Die Polizei konnte den mutmaßlichen Täter noch am Sonntagabend fassen. Der psychisch verwirrte Mann sei bislang polizeilich nicht in Erscheinung getreten, hieß es. Die Polizei geht von einem Einzeltäter aus. Bei dem mutmaßlichen Täter soll es sich um einen Deutschen mit kasachischen Wurzeln handeln. Den Angaben zufolge wurden bei ihm Personalpapiere mit einer Anschrift in Berlin gefunden. Die Überprüfung habe jedoch ergeben, dass er dort seit 2019 nicht mehr wohnt. Ermittelt wurde eine Wohnung in Hamburg-Langenhorn, in der er sich unangemeldet aufhielt. Sie wurde noch in der Nacht durchsucht. Dabei wurden Datenträger sichergestellt, deren Auswertung andauert.
Seibert: „Es ist beschämend“
Die Bundesregierung verurteilte den Angriff. Regierungssprecher Steffen Seibert sagte am Montag in Berlin: „Es ist beschämend, dass ein Bürger jüdischen Glaubens auf offener Straße in Deutschland attackiert wird.“ Es sei ein Angriff auf einen jungen Juden ganz offenbar nur, weil er als Jude in der nähe der Synagoge zu erkennen gewesen sei: „Das ist widerwärtig.“ Er fügte hinzu: „In Deutschland ist jede einzelne solche Tat eine Schande.“
Info: Die Synagoge Hohe Weide der Jüdischen Gemeinde Hamburg wurde 1960 eingeweiht. Das Grundstück im Hamburger Stadtteil Eimsbüttel stellte die Stadt zur Verfügung. Der Gebäudekomplex umfasst ein Gemeindezentrum mit Wohnräumen. Bereits seit Anfang der 1990er Jahre steht die Synagoge unter Polizeischutz, seit dem 11. September 2001 wird sie rund um die Uhr bewacht. Ein Teil der Straße Hohe Weide ist für den Autoverkehr gesperrt. Der Gemeinde gehören rund 3.000 Menschen jüdischen Glaubens an. Über dem Eingang des Foyers, das Synagoge und Gemeindesaal verbindet, steht in hebräischer Sprache ein Vers aus dem 122. Psalm: „Friede wohne in deinen Mauern, in deinen Häusern Geborgenheit.“
Der Zentralrat der Juden forderte verbesserte Sicherheitsmaßnahmen vor jüdischen Einrichtungen. Präsident Josef Schuster schlug zudem vor, dass Hamburg einen Antisemitismusbeauftragten benennen solle. „Wir erwarten von der gesamten Gesellschaft, dem Hass gegen Juden entschieden entgegenzutreten.“ Jüdisches Leben müsse in Deutschland uneingeschränkt möglich sein.

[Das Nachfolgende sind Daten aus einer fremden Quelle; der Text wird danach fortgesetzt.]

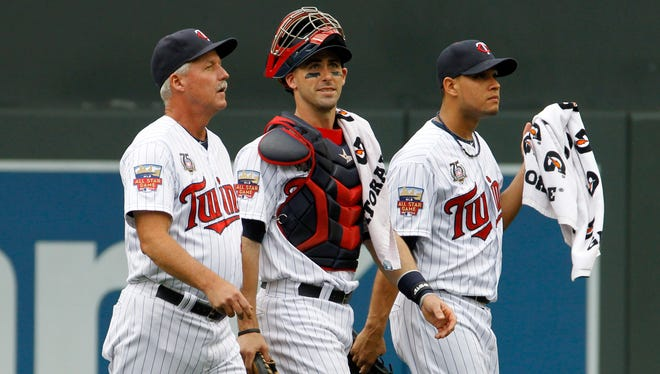 Minnesota Twins pitching coach Rick Anderson, left,  catcher Eric Fryer, center, and starting pitcher Yohan Pino, right, walk to the dugout before a baseball game against the Chicago White Sox in Minneapolis.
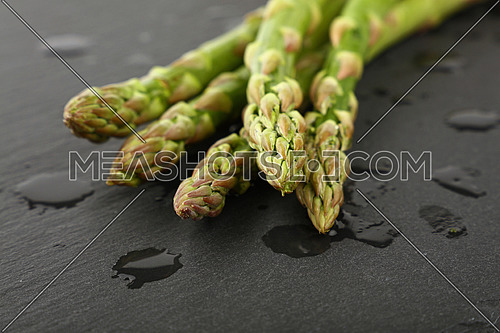 Fresh green asparagus washed on black slate board with drops of water, close up, low angle view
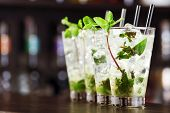 image of mojito  - Mojito cocktails shot on a bar counter in a nightclub - JPG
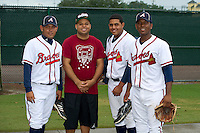 GCL Braves pitcher Andy Otero (8), first baseman Ibrahim McKenzie (48) and Oriel Caicedo (11) pose with a fan after a game against the GCL Blue Jays on July 15, 2013 at Disney's Wide World of Sport in Orlando, Florida.  The game was called in the 4th inning due to rain storms with the Braves leading 5-0.  (Mike Janes/Four Seam Images)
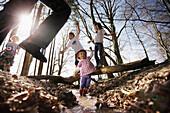Children playing along the lakeshore, jumping over a stream, Leoni castle grounds, Leoni, Berg, Lake Starnberg, Bavaria, Germany
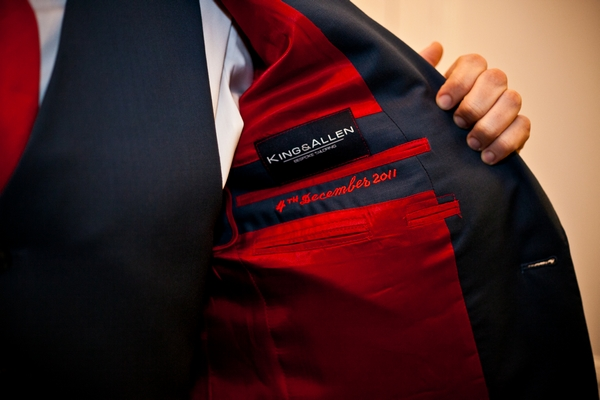 Red lining in wedding suit jacket - Picture by Anneli Marinovich Photography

Lambrecht appelliert an Gesellschaft
Der Antisemitismusbeauftragte der Bundesregierung, Felix Klein, erklärte, dass der Täter so schnell gefasst worden sei, sei zwar gut. Aber die Tat zeige einmal mehr, wie notwendig die Maßnahmen zum Schutz jüdischer Einrichtungen sind, sagte er dem „RedaktionsNetzwerk Deutschland“. Bundesjustizministerin Christine Lambrecht (SPD) appellierte an die Gesellschaft, wachsam zu sein. „Wir müssen uns der Hetze noch entschiedener entgegenstellen und stärker für die Betroffenen von Hass und Gewalt da sein“, sagte sie in Berlin.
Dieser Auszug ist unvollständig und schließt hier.